## [Required work]
Copy the entries from the line with "What measure of distance is there from the headlight" to the line with "4.10 metres" word for word, leaving out the pictures.

━━━━━ Data provided

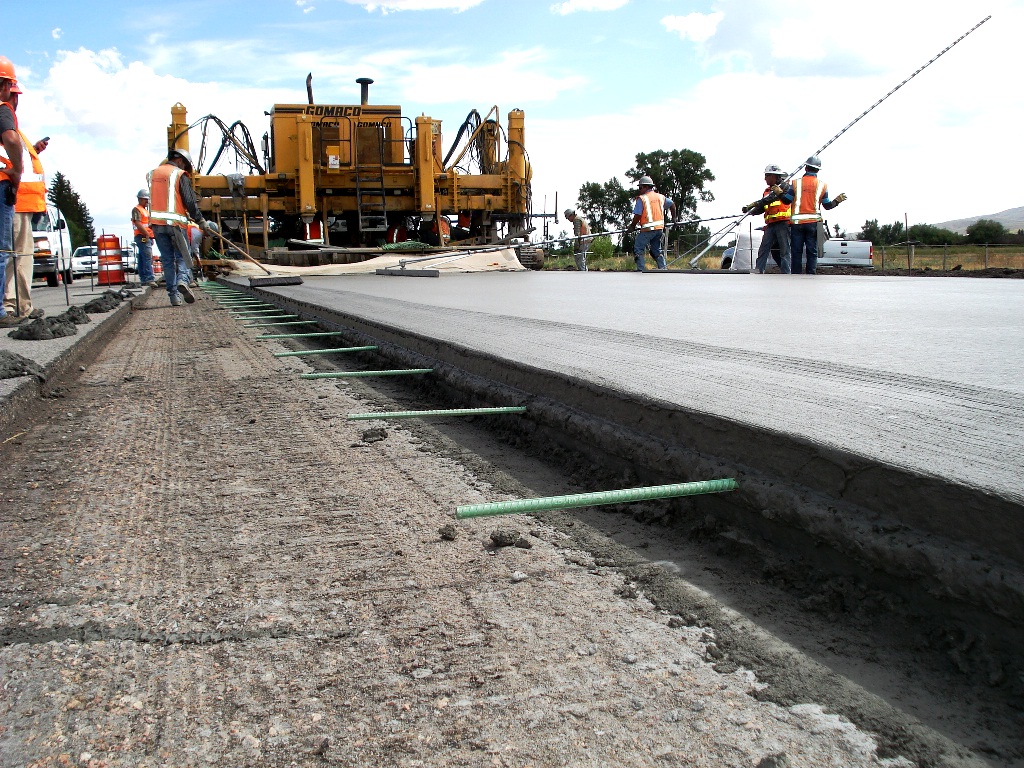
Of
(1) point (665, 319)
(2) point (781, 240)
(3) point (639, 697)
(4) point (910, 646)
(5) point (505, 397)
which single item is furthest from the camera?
(2) point (781, 240)

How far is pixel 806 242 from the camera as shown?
13117 mm

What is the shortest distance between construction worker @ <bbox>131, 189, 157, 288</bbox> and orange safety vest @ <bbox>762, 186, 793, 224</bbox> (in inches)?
403

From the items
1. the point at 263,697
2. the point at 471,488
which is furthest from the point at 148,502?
the point at 263,697

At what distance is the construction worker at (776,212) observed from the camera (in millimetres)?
12752

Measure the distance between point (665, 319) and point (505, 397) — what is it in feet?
7.15

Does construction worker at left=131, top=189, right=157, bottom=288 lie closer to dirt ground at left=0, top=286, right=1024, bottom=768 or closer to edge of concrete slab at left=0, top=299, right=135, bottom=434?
edge of concrete slab at left=0, top=299, right=135, bottom=434

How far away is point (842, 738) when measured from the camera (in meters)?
1.15

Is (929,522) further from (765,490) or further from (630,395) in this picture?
(630,395)

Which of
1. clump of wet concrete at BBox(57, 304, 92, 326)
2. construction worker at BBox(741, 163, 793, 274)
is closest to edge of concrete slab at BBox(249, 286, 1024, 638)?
clump of wet concrete at BBox(57, 304, 92, 326)

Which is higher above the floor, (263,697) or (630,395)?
(630,395)

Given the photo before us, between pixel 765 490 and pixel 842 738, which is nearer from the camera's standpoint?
pixel 842 738

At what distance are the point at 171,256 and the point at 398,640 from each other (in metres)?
9.75

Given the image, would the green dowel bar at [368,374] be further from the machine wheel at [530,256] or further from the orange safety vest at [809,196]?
the machine wheel at [530,256]

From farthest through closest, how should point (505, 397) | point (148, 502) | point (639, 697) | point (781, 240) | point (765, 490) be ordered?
point (781, 240)
point (505, 397)
point (148, 502)
point (765, 490)
point (639, 697)
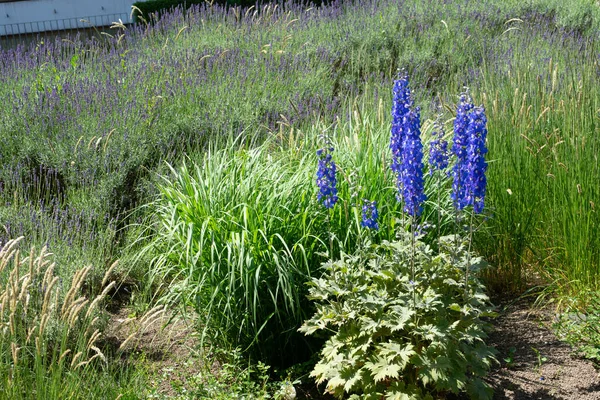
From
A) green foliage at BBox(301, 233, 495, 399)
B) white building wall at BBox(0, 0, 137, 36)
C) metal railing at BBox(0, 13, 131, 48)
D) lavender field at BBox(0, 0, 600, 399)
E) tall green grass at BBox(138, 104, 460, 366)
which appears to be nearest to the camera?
green foliage at BBox(301, 233, 495, 399)

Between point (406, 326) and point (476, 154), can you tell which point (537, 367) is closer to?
point (406, 326)

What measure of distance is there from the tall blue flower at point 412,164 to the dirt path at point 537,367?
1.16m

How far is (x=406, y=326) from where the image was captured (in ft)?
10.1

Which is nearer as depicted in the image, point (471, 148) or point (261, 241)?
point (471, 148)

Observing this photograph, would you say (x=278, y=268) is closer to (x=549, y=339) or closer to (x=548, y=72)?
(x=549, y=339)

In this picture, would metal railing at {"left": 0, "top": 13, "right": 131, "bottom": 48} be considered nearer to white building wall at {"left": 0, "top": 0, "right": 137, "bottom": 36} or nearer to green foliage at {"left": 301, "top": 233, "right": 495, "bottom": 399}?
white building wall at {"left": 0, "top": 0, "right": 137, "bottom": 36}

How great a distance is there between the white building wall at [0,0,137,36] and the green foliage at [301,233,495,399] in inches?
557

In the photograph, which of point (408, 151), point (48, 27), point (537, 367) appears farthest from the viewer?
point (48, 27)

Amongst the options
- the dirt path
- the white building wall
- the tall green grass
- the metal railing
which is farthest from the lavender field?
the white building wall

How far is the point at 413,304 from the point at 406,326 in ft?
0.42

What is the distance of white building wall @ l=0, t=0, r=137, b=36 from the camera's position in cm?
1581

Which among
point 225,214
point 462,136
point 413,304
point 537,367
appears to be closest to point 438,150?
point 462,136

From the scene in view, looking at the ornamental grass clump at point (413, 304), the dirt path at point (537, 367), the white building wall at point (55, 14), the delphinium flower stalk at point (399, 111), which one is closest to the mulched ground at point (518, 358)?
the dirt path at point (537, 367)

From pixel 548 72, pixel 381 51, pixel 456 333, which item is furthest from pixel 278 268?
pixel 381 51
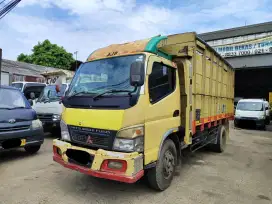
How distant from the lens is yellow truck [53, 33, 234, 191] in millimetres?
3199

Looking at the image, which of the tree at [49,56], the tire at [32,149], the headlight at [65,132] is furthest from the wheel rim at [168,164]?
the tree at [49,56]

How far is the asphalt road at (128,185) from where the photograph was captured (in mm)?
3607

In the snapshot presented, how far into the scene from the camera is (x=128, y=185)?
13.5 feet

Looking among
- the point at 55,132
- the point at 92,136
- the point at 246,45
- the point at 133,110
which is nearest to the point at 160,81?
the point at 133,110

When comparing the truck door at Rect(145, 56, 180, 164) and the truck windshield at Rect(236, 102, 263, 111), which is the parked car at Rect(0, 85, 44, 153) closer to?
the truck door at Rect(145, 56, 180, 164)

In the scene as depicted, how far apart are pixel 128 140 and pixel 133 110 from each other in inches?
16.4

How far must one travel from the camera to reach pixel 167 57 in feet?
14.2

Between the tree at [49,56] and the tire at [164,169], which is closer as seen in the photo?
the tire at [164,169]

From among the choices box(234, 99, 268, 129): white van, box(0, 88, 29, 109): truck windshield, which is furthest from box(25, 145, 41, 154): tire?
box(234, 99, 268, 129): white van

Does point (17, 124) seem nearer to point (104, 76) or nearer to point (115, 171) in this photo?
point (104, 76)

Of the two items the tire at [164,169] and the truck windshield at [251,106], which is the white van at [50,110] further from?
the truck windshield at [251,106]

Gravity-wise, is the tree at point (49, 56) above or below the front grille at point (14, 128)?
above

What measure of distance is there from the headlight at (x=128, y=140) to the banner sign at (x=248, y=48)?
17.7 metres

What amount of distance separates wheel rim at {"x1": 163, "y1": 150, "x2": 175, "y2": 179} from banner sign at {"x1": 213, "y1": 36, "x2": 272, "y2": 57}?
55.0 feet
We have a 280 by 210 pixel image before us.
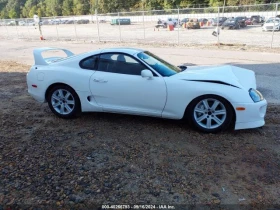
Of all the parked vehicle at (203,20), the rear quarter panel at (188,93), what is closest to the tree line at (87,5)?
the parked vehicle at (203,20)

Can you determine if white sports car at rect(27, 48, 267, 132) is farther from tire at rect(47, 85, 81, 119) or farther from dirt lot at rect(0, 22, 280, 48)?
dirt lot at rect(0, 22, 280, 48)

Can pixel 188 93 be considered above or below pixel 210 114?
above

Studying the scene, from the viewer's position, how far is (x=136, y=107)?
4.10 metres

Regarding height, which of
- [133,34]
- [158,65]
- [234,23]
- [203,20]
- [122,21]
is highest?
[122,21]

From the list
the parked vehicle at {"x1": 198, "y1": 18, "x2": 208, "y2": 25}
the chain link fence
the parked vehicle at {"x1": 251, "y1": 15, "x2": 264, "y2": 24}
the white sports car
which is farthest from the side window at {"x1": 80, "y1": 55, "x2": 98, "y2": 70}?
the parked vehicle at {"x1": 198, "y1": 18, "x2": 208, "y2": 25}

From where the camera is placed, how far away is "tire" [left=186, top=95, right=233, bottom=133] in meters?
3.74

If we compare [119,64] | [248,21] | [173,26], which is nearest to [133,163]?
[119,64]

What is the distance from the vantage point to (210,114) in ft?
12.6

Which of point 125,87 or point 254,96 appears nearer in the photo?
point 254,96

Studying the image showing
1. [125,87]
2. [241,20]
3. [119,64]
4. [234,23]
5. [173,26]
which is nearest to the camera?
[125,87]

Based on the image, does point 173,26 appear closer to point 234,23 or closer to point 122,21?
point 234,23

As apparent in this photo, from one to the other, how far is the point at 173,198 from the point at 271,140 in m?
1.97

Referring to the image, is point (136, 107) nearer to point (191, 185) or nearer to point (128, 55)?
point (128, 55)

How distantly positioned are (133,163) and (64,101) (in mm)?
2073
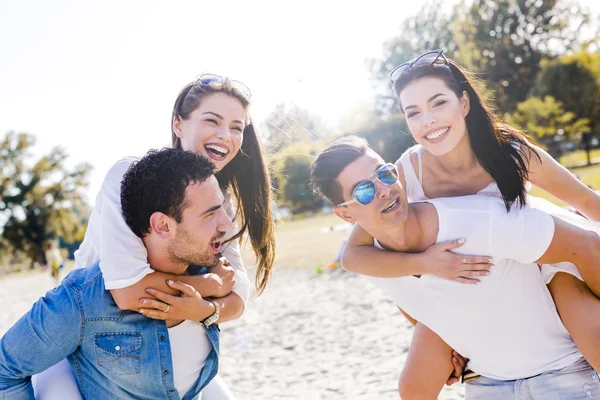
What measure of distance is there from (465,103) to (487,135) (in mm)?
255

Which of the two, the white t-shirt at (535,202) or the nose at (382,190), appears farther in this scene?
the nose at (382,190)

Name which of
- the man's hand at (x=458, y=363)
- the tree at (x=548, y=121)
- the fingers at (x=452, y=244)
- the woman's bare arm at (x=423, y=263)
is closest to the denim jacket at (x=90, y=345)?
→ the woman's bare arm at (x=423, y=263)

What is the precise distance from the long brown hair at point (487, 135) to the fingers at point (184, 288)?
1861 millimetres

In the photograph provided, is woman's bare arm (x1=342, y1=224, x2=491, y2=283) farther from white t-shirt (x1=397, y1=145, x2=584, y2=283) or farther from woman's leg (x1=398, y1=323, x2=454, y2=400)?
woman's leg (x1=398, y1=323, x2=454, y2=400)

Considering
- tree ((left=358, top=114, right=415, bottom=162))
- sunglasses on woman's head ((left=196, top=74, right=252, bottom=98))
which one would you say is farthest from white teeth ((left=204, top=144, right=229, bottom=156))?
tree ((left=358, top=114, right=415, bottom=162))

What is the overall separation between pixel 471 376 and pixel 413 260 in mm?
874

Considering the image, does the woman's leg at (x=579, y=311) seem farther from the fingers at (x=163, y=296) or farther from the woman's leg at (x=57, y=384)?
the woman's leg at (x=57, y=384)

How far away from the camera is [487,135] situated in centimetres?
345

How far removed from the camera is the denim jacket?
240 cm

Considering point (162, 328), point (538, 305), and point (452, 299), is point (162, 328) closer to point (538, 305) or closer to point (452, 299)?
point (452, 299)

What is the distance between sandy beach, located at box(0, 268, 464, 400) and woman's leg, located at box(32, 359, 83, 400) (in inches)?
64.3

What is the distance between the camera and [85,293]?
8.40 ft

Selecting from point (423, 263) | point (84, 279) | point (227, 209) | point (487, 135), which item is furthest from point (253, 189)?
point (487, 135)

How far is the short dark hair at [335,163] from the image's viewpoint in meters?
3.42
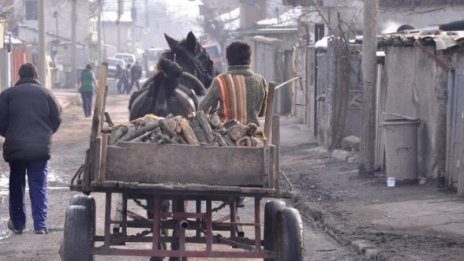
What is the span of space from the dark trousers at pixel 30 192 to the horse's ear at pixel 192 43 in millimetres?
2210

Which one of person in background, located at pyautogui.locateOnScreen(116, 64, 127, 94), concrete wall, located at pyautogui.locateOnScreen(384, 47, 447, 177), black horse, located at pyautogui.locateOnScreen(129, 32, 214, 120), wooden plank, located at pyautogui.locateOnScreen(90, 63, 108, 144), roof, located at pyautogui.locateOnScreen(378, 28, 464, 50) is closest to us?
wooden plank, located at pyautogui.locateOnScreen(90, 63, 108, 144)

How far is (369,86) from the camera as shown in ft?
59.2

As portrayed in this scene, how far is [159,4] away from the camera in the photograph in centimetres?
14050

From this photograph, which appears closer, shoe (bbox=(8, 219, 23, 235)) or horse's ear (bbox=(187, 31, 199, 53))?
shoe (bbox=(8, 219, 23, 235))

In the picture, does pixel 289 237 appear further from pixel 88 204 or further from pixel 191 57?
pixel 191 57

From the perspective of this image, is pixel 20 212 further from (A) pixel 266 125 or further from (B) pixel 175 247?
(A) pixel 266 125

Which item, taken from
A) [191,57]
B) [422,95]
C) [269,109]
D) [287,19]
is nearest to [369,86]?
[422,95]

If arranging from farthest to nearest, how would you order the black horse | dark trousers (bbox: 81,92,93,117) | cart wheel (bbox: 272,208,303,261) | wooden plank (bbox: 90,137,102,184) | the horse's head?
dark trousers (bbox: 81,92,93,117) → the horse's head → the black horse → cart wheel (bbox: 272,208,303,261) → wooden plank (bbox: 90,137,102,184)

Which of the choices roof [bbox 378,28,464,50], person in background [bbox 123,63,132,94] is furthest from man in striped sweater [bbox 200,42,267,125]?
person in background [bbox 123,63,132,94]

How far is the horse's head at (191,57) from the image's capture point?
12797 millimetres

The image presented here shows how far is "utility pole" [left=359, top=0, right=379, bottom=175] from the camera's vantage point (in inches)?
701

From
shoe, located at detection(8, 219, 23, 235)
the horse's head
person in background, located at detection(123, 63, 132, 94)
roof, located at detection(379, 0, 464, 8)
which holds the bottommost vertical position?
person in background, located at detection(123, 63, 132, 94)

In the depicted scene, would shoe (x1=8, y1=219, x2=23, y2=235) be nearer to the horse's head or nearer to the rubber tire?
the horse's head

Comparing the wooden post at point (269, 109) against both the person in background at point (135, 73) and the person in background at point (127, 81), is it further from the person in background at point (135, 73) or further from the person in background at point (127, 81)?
the person in background at point (127, 81)
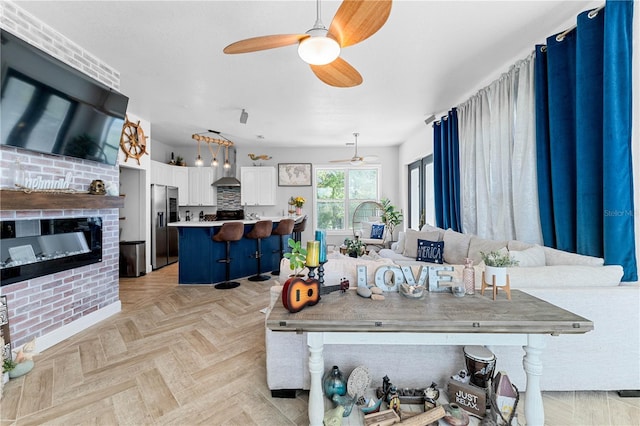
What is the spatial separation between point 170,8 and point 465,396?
3.24 m

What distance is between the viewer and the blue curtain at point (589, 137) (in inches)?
70.9

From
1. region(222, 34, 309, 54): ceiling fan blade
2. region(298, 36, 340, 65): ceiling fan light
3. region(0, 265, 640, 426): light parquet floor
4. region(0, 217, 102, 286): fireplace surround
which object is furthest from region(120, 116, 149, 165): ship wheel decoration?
region(298, 36, 340, 65): ceiling fan light

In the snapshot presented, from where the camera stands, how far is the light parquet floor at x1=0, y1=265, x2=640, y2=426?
1572mm

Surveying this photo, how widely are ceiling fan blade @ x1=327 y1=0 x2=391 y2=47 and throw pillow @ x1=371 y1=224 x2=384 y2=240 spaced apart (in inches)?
175

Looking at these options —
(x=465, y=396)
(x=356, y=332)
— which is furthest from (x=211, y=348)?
(x=465, y=396)

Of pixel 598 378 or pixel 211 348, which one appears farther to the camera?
pixel 211 348

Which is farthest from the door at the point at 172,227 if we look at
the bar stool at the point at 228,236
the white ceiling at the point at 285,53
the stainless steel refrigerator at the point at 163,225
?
the bar stool at the point at 228,236

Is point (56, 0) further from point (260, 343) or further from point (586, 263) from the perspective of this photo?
point (586, 263)

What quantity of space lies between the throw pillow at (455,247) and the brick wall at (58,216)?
4.08 meters

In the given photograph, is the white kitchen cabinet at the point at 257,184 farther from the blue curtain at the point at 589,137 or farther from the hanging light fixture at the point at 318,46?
the blue curtain at the point at 589,137

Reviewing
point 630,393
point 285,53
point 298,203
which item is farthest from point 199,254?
point 630,393

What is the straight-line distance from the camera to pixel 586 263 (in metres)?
1.86

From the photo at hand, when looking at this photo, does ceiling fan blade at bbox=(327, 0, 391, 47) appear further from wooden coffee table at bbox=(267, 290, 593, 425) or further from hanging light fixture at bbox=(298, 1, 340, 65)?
wooden coffee table at bbox=(267, 290, 593, 425)

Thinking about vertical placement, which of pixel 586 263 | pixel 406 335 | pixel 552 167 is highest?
pixel 552 167
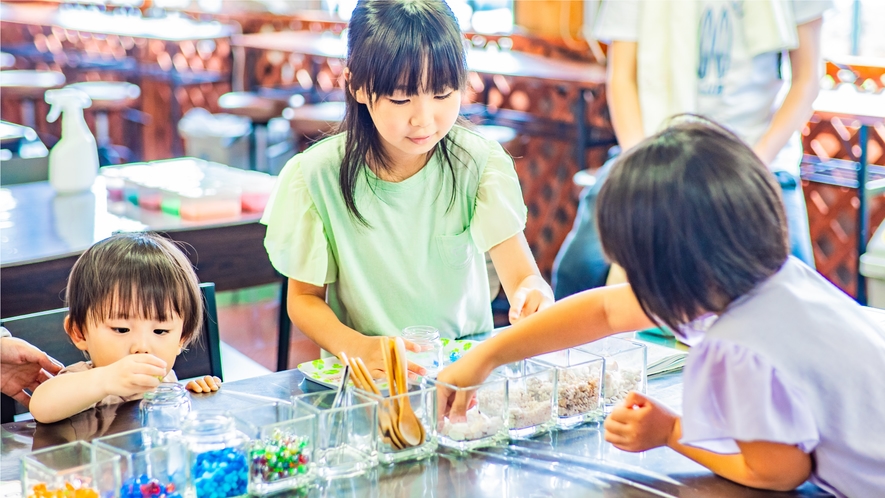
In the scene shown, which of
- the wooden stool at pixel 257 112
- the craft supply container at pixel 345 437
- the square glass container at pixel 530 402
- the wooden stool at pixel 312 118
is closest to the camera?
the craft supply container at pixel 345 437

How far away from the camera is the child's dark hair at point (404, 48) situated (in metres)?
1.28

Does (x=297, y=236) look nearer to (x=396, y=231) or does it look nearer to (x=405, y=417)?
(x=396, y=231)

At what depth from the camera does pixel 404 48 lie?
127cm

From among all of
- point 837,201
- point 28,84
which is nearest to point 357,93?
point 837,201

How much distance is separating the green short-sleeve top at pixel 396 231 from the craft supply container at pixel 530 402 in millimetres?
451

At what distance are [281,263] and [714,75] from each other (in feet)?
3.96

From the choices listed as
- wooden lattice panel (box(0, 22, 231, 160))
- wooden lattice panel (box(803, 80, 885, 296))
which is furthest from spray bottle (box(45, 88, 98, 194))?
wooden lattice panel (box(0, 22, 231, 160))

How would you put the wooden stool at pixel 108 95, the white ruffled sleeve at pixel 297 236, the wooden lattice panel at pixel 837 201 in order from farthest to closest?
the wooden stool at pixel 108 95 → the wooden lattice panel at pixel 837 201 → the white ruffled sleeve at pixel 297 236

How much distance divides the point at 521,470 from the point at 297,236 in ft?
2.05

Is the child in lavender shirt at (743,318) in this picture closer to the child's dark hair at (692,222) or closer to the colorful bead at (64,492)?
the child's dark hair at (692,222)

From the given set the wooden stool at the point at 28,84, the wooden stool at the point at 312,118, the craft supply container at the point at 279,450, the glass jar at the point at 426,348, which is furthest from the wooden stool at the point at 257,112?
the craft supply container at the point at 279,450

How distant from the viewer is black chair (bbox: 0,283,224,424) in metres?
1.35

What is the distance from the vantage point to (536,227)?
486 cm

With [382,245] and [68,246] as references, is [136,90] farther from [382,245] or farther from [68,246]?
[382,245]
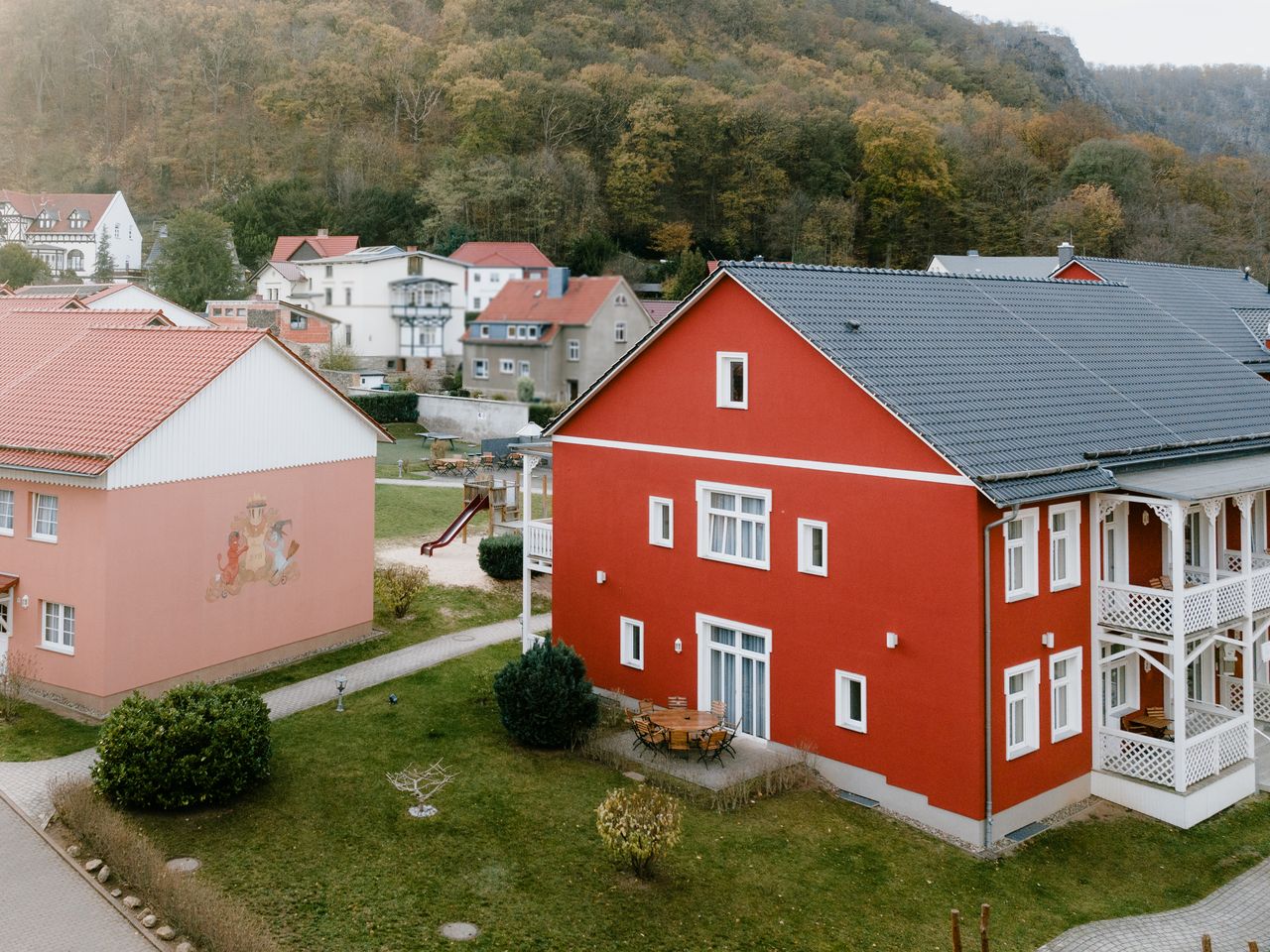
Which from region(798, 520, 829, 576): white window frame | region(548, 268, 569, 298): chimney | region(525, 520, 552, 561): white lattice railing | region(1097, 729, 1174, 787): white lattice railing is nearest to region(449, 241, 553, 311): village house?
region(548, 268, 569, 298): chimney

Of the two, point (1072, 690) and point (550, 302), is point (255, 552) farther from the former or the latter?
point (550, 302)

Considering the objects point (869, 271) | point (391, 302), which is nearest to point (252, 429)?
A: point (869, 271)

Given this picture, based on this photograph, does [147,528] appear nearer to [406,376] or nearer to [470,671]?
[470,671]

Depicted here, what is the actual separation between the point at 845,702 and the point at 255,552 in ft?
37.9

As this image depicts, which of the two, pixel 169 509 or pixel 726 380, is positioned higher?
pixel 726 380

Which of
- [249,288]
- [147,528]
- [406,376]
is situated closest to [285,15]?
[249,288]

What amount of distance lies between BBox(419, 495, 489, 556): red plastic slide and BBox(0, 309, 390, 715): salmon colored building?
659 cm

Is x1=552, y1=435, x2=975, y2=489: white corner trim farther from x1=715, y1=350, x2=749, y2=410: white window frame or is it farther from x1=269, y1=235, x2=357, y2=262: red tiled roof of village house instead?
x1=269, y1=235, x2=357, y2=262: red tiled roof of village house

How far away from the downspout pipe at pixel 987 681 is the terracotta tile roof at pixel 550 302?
4708 cm

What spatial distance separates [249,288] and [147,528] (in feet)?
209

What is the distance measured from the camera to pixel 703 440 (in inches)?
711

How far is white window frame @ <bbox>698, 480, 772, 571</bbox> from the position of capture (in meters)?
17.1

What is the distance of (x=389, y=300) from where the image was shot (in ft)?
232

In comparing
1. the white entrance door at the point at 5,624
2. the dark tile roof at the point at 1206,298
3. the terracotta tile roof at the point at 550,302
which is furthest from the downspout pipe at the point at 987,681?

━━━━━━━━━━

## [Written response]
What measure of distance is there from the headlight at (x=128, y=140) to the banner sign at (x=248, y=48)?
17.7 metres

What amount of distance separates wheel rim at {"x1": 163, "y1": 150, "x2": 175, "y2": 179} from banner sign at {"x1": 213, "y1": 36, "x2": 272, "y2": 57}?
55.0 feet
We have a 280 by 210 pixel image before us.
Of all the parked vehicle at (203,20), the rear quarter panel at (188,93), what is closest to the tree line at (87,5)?
the parked vehicle at (203,20)

Can you determine if white sports car at rect(27, 48, 267, 132) is farther from tire at rect(47, 85, 81, 119) or farther from dirt lot at rect(0, 22, 280, 48)?
dirt lot at rect(0, 22, 280, 48)

Can pixel 188 93 be considered above or below pixel 210 114?
above

Studying the scene, from the viewer's position, how far is (x=136, y=107)?
4.10 metres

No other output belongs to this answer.